START EXERCISE PASSAGE

Maria Sibelius with her children Linda and Janne in 1867
Johan Christian Julius Sibelius was born on the 8th December 1865 in Hämeenlinna, a small garrison town in the Grand Duchy of Finland. The country was at that time part of the Russian Empire. His father was Christian Gustaf Sibelius, a 44-year-old medical doctor who was City Medical Officer and physician to the Hämeenlinna Sniper Battalion. The composer’s mother was Maria Charlotta Sibelius, née Borg, who was aged 24 at the time of his birth.
The couple decided to call their son Janne in memory of Doctor Sibelius's brother, Johan
"Janne" Sibelius, who had been the captain of a merchant ship. Later on it became Janne’s habit to modify his official first names, writing them in the order Johan Julius Christian. During his student years, he began to use visiting cards which he had found in the estate of his uncle, Johan Sibelius. In the fashion of the times, his uncle had written his name on the cards using a French form. Thus Johan Christian Julius
"Janne" Sibelius became known to posterity as Jean Sibelius.
Janne's father died of typhoid fever in July 1868, during years of severe famine. Janne was left with a vague recollection of a cigar-scented father, who had clasped the boy in his arms and shown him a picture book with a picture of a white swan.
Doctor Sibelius had had to pay about 13,500 euros (in today’s money) to settle the debts of friends for whom he had stood guarantor. Moreover, the debts of the estate with funeral expenses amounted to 15,000 euros. The estate was declared bankrupt, and most of the personal property was taken over by creditors. Maria Sibelius’s widow’s pension was not sufficient to maintain a house of her own. She and the children had to move in with her mother, Katarina Borg (née Haartman), who was the wife of a Dean.
Katarina Borg (1812-1892), the composer's grandmother
Little Janne had a vivid imagination. When his mother was playing the square piano, he crawled under it and tried to associate the notes he heard with the colours of the stripes of the rag rug. He made up stories about fairies, and about fires which he imagined he had seen in the neighbouring houses. Janne's relatives took him to concerts from an early age, and from the age of four he tried to pick out chords and melodies on the piano.

END EXERCISE PASSAGE
START EXTRACTED MATERIAL

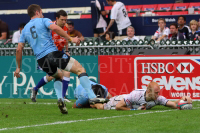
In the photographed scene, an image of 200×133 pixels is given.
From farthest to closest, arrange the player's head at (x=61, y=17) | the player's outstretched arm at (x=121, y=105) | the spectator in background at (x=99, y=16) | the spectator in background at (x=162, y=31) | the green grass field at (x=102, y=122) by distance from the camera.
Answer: the spectator in background at (x=99, y=16) → the spectator in background at (x=162, y=31) → the player's head at (x=61, y=17) → the player's outstretched arm at (x=121, y=105) → the green grass field at (x=102, y=122)

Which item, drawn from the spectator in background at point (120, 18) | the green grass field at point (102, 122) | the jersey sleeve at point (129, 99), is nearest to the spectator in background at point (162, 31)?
the spectator in background at point (120, 18)

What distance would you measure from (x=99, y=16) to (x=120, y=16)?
0.90 m

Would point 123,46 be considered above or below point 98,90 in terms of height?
above

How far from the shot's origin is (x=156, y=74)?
1169cm

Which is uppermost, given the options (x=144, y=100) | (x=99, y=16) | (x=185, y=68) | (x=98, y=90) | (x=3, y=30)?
(x=99, y=16)

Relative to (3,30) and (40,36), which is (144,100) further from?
(3,30)

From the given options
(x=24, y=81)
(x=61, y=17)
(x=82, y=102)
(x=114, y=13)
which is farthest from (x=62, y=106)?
(x=114, y=13)

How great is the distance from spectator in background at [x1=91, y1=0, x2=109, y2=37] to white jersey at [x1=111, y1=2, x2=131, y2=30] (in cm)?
63

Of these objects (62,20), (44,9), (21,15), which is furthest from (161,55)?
(44,9)

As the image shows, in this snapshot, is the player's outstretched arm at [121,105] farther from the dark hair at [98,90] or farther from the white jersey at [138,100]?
the dark hair at [98,90]

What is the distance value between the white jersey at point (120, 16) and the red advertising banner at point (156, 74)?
2.74 m

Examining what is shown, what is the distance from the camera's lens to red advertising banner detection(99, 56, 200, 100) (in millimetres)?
11352

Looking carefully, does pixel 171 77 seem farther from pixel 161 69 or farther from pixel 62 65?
pixel 62 65

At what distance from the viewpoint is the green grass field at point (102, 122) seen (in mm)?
6254
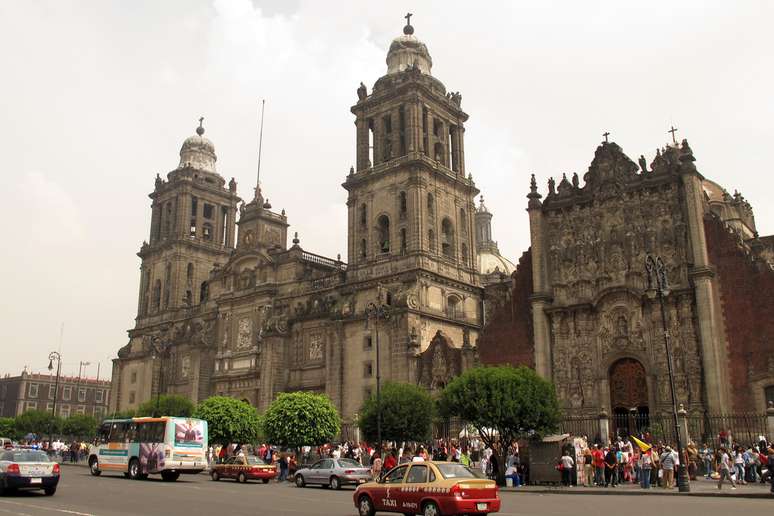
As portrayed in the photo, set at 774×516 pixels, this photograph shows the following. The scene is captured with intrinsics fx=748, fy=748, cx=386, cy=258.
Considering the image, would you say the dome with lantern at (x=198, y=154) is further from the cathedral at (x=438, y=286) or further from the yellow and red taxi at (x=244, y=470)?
the yellow and red taxi at (x=244, y=470)

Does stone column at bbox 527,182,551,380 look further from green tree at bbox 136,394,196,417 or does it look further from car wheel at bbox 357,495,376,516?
green tree at bbox 136,394,196,417

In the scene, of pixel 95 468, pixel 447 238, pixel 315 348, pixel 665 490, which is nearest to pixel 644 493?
pixel 665 490

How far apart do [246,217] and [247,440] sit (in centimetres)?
2277

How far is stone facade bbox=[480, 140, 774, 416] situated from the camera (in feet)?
111

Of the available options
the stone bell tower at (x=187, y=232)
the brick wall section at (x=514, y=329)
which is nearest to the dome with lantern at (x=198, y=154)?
the stone bell tower at (x=187, y=232)

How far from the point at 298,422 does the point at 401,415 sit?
6255 mm

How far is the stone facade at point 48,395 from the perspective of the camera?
11281 centimetres

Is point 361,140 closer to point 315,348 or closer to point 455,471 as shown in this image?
point 315,348

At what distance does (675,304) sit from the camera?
116ft

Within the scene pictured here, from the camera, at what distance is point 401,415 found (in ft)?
120

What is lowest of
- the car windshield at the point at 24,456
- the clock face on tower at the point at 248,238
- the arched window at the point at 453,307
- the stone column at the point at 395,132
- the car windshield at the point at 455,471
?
the car windshield at the point at 455,471

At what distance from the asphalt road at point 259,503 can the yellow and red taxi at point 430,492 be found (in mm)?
1206

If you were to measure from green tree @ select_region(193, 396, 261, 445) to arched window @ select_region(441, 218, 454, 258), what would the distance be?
1753 cm

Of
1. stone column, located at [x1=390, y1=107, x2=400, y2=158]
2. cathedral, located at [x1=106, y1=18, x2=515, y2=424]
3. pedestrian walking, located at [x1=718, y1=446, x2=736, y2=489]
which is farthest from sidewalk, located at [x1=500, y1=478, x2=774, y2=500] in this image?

END EXTRACTED MATERIAL

Reproduce, word for word, the portion of the Sibelius childhood passage from "Maria Sibelius with" to "of his birth.".

*TASK RESPONSE*.
Maria Sibelius with her children Linda and Janne in 1867
Johan Christian Julius Sibelius was born on the 8th December 1865 in Hämeenlinna, a small garrison town in the Grand Duchy of Finland. The country was at that time part of the Russian Empire. His father was Christian Gustaf Sibelius, a 44-year-old medical doctor who was City Medical Officer and physician to the Hämeenlinna Sniper Battalion. The composer’s mother was Maria Charlotta Sibelius, née Borg, who was aged 24 at the time of his birth.